### Your task:
Which lines in the items below contain the word "wall"? Extract each of them in full.

### Entries:

* start *

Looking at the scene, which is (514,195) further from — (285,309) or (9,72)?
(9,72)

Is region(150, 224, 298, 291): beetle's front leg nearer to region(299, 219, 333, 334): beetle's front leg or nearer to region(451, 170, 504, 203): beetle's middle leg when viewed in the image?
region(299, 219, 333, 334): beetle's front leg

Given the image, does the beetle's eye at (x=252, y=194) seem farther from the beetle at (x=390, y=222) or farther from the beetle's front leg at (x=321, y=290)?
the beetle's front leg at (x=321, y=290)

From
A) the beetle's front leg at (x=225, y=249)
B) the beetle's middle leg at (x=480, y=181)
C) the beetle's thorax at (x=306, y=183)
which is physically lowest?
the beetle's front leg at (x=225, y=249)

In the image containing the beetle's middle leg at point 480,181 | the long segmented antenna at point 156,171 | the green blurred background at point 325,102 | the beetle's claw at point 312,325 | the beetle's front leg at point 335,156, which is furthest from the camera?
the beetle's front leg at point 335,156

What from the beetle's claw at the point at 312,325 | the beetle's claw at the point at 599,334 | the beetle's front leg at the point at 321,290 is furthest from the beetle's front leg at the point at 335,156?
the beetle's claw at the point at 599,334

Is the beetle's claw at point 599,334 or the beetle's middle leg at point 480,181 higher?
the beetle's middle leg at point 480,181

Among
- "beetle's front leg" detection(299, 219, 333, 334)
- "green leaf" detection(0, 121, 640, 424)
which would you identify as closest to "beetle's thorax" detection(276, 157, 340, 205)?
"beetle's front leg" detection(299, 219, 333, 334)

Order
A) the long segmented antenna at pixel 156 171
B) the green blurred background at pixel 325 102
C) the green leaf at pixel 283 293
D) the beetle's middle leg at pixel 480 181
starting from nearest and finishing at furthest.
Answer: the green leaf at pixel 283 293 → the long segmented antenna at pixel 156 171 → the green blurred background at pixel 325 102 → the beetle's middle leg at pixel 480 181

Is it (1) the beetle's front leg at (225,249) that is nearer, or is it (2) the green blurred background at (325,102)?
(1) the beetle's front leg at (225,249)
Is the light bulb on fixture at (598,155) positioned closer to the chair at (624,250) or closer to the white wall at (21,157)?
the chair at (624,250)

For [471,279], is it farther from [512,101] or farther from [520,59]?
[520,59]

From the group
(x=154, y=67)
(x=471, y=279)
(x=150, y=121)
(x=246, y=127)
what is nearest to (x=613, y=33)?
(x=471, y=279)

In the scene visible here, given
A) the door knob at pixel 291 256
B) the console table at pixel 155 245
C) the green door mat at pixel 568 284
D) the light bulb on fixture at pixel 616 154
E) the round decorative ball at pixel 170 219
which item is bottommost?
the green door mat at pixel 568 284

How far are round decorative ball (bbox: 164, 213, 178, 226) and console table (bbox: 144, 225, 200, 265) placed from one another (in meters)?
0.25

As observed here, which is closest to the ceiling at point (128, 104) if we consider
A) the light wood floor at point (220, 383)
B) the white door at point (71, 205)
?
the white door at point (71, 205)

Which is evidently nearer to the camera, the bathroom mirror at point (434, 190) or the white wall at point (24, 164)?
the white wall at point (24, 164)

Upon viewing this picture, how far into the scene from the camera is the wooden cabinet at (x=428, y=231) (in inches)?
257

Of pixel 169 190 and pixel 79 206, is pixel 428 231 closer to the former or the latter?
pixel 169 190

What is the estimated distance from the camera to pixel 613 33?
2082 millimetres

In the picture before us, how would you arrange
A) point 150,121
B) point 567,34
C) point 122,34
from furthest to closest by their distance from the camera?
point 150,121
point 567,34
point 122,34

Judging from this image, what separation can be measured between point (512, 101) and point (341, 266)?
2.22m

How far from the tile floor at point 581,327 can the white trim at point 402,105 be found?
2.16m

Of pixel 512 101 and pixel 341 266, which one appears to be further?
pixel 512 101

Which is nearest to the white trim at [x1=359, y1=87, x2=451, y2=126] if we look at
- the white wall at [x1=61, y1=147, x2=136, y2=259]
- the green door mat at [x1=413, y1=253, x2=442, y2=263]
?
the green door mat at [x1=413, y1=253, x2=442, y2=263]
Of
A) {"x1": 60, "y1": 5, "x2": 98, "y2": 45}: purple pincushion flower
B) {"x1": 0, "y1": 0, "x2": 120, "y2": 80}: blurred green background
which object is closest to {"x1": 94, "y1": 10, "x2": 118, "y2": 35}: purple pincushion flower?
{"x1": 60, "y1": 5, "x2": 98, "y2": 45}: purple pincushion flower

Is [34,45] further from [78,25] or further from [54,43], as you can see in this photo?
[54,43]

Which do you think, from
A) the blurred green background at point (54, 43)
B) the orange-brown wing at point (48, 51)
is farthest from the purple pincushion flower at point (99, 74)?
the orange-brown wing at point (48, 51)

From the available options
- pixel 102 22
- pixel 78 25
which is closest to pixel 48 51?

* end *
* start *

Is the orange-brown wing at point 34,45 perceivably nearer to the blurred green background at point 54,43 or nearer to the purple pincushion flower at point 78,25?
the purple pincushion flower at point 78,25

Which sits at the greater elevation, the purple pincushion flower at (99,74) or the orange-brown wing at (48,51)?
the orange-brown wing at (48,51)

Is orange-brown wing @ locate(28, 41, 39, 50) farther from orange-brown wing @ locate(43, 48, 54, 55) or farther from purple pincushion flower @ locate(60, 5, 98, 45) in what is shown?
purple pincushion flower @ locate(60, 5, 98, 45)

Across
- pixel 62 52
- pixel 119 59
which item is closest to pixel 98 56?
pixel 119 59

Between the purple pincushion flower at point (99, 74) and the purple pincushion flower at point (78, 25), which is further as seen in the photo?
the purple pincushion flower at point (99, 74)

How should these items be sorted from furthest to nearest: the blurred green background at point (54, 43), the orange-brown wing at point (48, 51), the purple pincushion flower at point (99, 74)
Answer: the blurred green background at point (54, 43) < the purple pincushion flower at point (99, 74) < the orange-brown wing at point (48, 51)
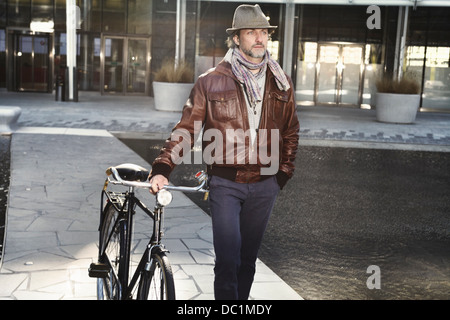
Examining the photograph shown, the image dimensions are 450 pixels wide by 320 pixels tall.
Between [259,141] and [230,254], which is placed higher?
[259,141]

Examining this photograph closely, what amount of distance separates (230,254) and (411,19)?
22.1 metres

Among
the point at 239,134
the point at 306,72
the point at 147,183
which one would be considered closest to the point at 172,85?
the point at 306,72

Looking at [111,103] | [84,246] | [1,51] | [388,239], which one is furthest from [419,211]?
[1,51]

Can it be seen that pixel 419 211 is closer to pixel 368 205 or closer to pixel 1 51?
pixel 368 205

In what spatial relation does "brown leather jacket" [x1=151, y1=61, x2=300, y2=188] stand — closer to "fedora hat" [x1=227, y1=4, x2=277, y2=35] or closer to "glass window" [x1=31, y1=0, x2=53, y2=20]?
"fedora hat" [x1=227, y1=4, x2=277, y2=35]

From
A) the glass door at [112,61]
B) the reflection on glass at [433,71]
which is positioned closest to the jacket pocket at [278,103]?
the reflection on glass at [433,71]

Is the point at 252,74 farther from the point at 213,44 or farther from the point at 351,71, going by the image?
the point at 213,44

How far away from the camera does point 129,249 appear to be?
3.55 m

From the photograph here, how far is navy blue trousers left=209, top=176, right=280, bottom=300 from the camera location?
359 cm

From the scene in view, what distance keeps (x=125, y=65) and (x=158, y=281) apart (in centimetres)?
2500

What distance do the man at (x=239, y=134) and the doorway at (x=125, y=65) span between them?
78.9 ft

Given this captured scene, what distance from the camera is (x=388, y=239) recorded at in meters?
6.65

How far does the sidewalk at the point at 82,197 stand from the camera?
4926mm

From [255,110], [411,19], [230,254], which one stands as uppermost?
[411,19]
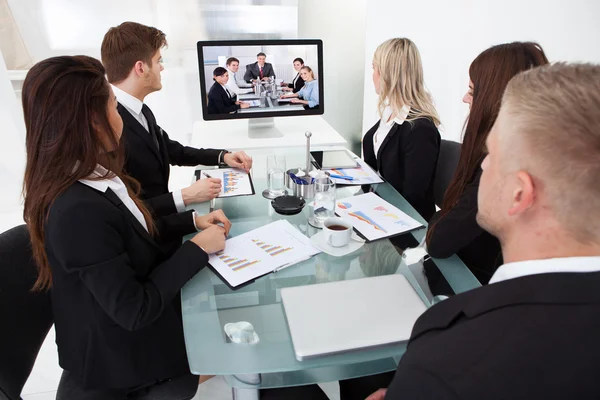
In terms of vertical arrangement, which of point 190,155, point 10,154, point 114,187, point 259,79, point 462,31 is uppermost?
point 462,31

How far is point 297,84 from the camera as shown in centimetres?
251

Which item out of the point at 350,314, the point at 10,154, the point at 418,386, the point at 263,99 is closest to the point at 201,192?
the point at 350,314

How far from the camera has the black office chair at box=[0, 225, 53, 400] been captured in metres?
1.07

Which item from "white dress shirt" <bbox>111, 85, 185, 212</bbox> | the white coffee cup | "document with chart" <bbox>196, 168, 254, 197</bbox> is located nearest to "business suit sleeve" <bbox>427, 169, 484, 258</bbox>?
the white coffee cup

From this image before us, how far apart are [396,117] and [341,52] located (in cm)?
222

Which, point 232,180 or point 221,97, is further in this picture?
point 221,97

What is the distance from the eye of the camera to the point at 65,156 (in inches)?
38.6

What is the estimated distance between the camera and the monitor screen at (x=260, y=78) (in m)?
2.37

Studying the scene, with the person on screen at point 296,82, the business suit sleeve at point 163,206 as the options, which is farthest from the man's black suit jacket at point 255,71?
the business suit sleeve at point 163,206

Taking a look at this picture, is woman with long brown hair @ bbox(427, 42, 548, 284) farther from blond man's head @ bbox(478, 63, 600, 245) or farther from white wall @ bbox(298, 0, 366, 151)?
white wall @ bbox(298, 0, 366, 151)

* end *
* start *

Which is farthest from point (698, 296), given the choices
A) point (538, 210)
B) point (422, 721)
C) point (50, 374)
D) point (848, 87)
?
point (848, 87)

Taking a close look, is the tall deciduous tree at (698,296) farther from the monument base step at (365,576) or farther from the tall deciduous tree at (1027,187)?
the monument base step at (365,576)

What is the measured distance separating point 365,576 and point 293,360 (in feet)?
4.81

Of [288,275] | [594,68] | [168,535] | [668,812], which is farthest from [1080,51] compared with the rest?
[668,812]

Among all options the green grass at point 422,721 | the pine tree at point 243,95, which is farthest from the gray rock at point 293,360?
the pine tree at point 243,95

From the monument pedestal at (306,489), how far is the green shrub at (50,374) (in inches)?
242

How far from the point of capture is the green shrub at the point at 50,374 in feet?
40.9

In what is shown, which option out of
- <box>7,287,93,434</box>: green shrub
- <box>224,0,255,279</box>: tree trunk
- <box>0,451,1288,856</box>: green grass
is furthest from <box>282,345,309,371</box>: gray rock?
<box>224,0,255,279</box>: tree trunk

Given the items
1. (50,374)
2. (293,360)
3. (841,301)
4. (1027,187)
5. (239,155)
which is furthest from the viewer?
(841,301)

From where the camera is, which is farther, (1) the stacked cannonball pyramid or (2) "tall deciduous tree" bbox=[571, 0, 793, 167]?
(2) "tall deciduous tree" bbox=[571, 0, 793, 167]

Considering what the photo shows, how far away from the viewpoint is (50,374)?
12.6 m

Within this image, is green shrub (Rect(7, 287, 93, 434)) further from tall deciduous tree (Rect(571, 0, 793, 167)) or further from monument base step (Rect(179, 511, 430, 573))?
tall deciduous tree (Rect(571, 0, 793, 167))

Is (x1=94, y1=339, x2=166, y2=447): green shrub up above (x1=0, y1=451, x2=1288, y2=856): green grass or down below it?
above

* end *

### Result of the exercise:
Is the light bulb on fixture at (598,155) positioned closer to the chair at (624,250) or closer to the white wall at (21,157)?
Which is evidently nearer to the camera, the bathroom mirror at point (434, 190) or the white wall at point (24, 164)?
the white wall at point (24, 164)
- the white wall at [x1=61, y1=147, x2=136, y2=259]
Taking a look at this picture, is woman with long brown hair @ bbox(427, 42, 548, 284) farther from blond man's head @ bbox(478, 63, 600, 245) or farther from white wall @ bbox(298, 0, 366, 151)?
white wall @ bbox(298, 0, 366, 151)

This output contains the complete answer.